# Oberon Design link for orders



## Patrizia (Oct 29, 2008)

I know we have an Oberon thread but its 25 pages long.. so for those that dont want to search here is the direct link and you can read about it on the other Oberon thread.. all questions, photos.. etc are there as well

I love this cover. its stunning.. enjoy!!!

http://oberondesign.com/store/kindle.php


----------



## Cuechick (Oct 28, 2008)

It's now listed on the homepage too.


----------



## Shizu (Oct 27, 2008)

Maybe it will be good idea to post some of the Beta Babes's pictures again in this thread? So everyone can see them without going through 10pages in the other thread.


----------



## Leslie (Apr 7, 2008)

Good idea, Shizu. Here's my Hokusai Wave cover:




























L


----------



## Kirstin (Oct 29, 2008)

Here are a few of mine:


----------



## Patrizia (Oct 29, 2008)

where are you guys getting the skins/screensaver combos.. I LOVE the music one


----------



## Betsy the Quilter (Oct 27, 2008)

Patrizia said:


> where are you guys getting the skins/screensaver combos.. I LOVE the music one


Oh, Patrizia, hon,

check out www.decalgirls.com (or click on the affiliate link at the top).

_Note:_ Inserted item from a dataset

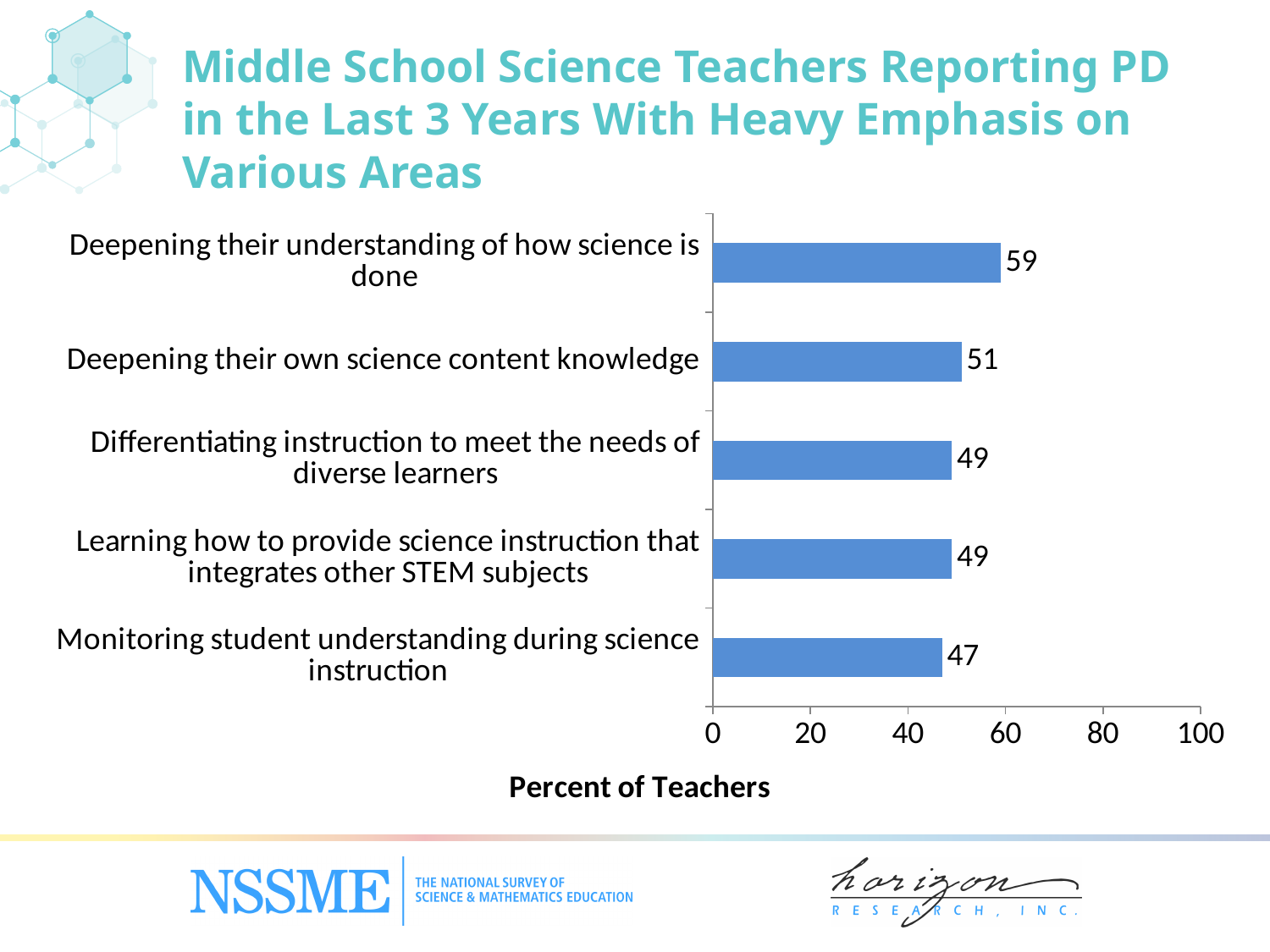
What percent of teachers reported PD with heavy emphasis on deepening their understanding of how science is done? 59 Which area has the highest percent of teachers? Deepening their understanding of how science is done What is the value for 'Deepening their own science content knowledge'? 51 Which is larger: the value for 'Deepening their own science content knowledge' or the value for 'Monitoring student understanding during science instruction'? Deepening their own science content knowledge What kind of chart is shown on the slide? Bar chart Is the value for 'Deepening their understanding of how science is done' greater or less than 40? greater What is the value for 'Monitoring student understanding during science instruction'? 47 What is the difference between the values for 'Deepening their own science content knowledge' and 'Differentiating instruction to meet the needs of diverse learners'? 2 Which area has the lowest percent of teachers? Monitoring student understanding during science instruction What is the label of the horizontal axis? Percent of Teachers How many areas are shown in the chart? 5 What is the difference between the values for 'Deepening their understanding of how science is done' and 'Monitoring student understanding during science instruction'? 12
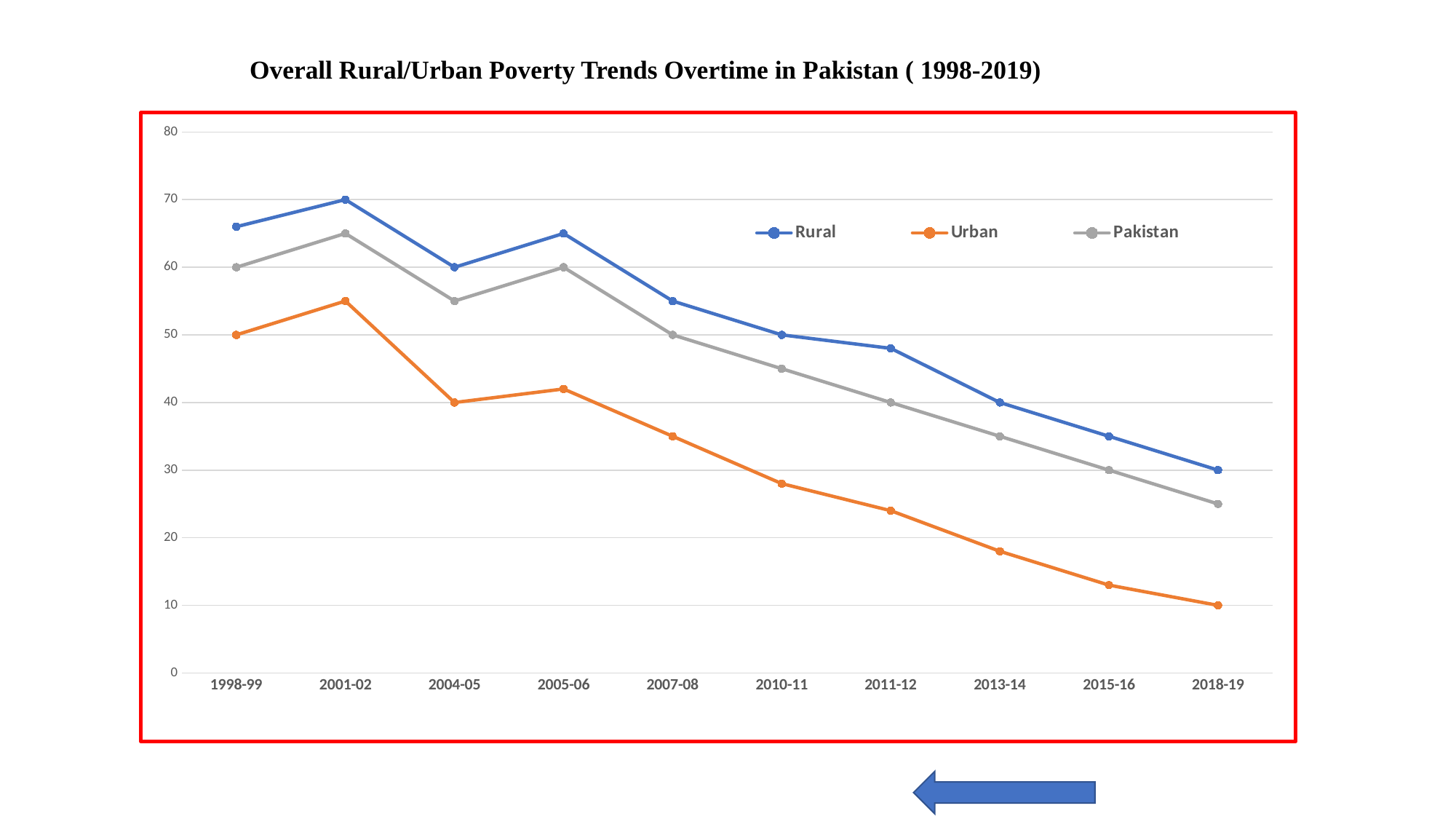
What is the Pakistan value for 2015-16? 30 In which period is the Rural series at its highest? 2001-02 What is the Urban value for 2018-19? 10 How many time periods are shown on the x axis? 10 What is the title of the chart? Overall Rural/Urban Poverty Trends Overtime in Pakistan ( 1998-2019) What is the difference between the Rural and Urban values in 2018-19? 20 In which period is the Urban series at its lowest? 2018-19 How many series does the legend list? 3 Is the Urban value for 2013-14 greater or less than 20? less What kind of chart is shown on the slide? line chart What is the Rural value for 2001-02? 70 Does the Urban series generally rise or fall from 2001-02 to 2018-19? fall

I know you've been busy but also check out the decalgirl link here in Accessories.

Betsy


----------



## Leslie (Apr 7, 2008)

Patrizia said:


> where are you guys getting the skins/screensaver combos.. I LOVE the music one


Hi Patrizia,

Mine is the music: symphonic. There is a little photo essay of the whole dressing process here:

http://www.kboards.com/index.php/topic,459.0.html

L


----------



## Patrizia (Oct 29, 2008)

Sigh..

thanks to you guys I just ordered two... its an addiction.. its growing.. LOL thanks they look wonderful on your kindles.

Leslie thanks for the instructions.. I have done screen savers before but I am hoping this one is easy...


----------



## Kirstin (Oct 29, 2008)

Patrizia said:


> Sigh..
> 
> thanks to you guys I just ordered two... its an addiction.. its growing.. LOL thanks they look wonderful on your kindles


ha ha ha ha My Kindle has more accessories than I do!!


----------



## Patrizia (Oct 29, 2008)

I hear you Kirsten.. its not pretty.. if I add it up I could have probably bought several kindles in what I am paying for accessories alone.. LOL


----------



## Betsy the Quilter (Oct 27, 2008)

I'm so proud of you all...sob!

Betsy


Spoiler



Enabling Accessory Slut


----------



## Dori (Oct 28, 2008)

This is the first time I have gone to the Oberon site.  Lead me not into temptation.  My M-Edge has not even arrived yet.    They are beautiful.


----------



## Patrizia (Oct 29, 2008)

IN person they are stunning.. checkout my new post.. Oberon with corners


----------



## katiekat1066 (Nov 19, 2008)

When I heard about the new corners I immediately told my SO what I wanted for Xmas - and how much I'd like the matching purse. The purse costs almost as much as the Kindle, but I'm lusting hard. Y'all have gotten me looking at all kinds of stuff that I normally wouldn't have seen, you horrible people, you!  SO says that the purse would probably be worth it and last for years, maybe he'll get me that for Xmas  Then there's also the temptation of this lovely Amazon credit card sitting here crying out to be used some more...Get thee behind me Oberon!
<Crosses fingers>
Katiekat


----------



## Betsy the Quilter (Oct 27, 2008)

We just love Oberon here in Kindleboards accessories!  They must love us back!

Betsy


----------



## chynared21 (Oct 28, 2008)

*Wow, 25 pages...I think I've only been gone for 3 days or so  Here are some pictures of mine...Sky Dragon 






















*


----------



## cush (Oct 27, 2008)

chynared-  That's the one I have on order.  Maybe it will ship Friday.  Beautiful.


----------



## Angela (Nov 2, 2008)

Wow, what a beautiful red! Welcome back, Chyna!


----------